Retype every entry below exactly as it stands.

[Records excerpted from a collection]
------------

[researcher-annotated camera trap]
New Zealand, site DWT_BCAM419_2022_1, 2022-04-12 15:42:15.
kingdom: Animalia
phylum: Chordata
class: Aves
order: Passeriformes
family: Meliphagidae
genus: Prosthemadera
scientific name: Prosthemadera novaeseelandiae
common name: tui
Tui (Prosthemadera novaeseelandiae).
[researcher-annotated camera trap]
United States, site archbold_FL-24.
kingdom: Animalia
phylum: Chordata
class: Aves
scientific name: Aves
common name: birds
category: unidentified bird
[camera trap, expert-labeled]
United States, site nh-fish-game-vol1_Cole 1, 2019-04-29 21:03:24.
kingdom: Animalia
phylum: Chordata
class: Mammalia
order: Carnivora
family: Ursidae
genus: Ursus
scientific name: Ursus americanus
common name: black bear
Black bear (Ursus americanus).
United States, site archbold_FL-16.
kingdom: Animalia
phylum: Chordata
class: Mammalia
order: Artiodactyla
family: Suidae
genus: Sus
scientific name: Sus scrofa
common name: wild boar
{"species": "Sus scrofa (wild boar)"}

------------

▶ WRITTEN REPLY:
[researcher-annotated camera trap]
New Zealand, site DWT_BCAM419_2022_1, 2022-04-12 15:42:15.
kingdom: Animalia
phylum: Chordata
class: Aves
order: Passeriformes
family: Meliphagidae
genus: Prosthemadera
scientific name: Prosthemadera novaeseelandiae
common name: tui
Tui (Prosthemadera novaeseelandiae).
[researcher-annotated camera trap]
United States, site archbold_FL-24.
kingdom: Animalia
phylum: Chordata
class: Aves
scientific name: Aves
common name: birds
category: unidentified bird
[camera trap, expert-labeled]
United States, site nh-fish-game-vol1_Cole 1, 2019-04-29 21:03:24.
kingdom: Animalia
phylum: Chordata
class: Mammalia
order: Carnivora
family: Ursidae
genus: Ursus
scientific name: Ursus americanus
common name: black bear
Black bear (Ursus americanus).
United States, site archbold_FL-16.
kingdom: Animalia
phylum: Chordata
class: Mammalia
order: Artiodactyla
family: Suidae
genus: Sus
scientific name: Sus scrofa
common name: wild boar
{"species": "Sus scrofa (wild boar)"}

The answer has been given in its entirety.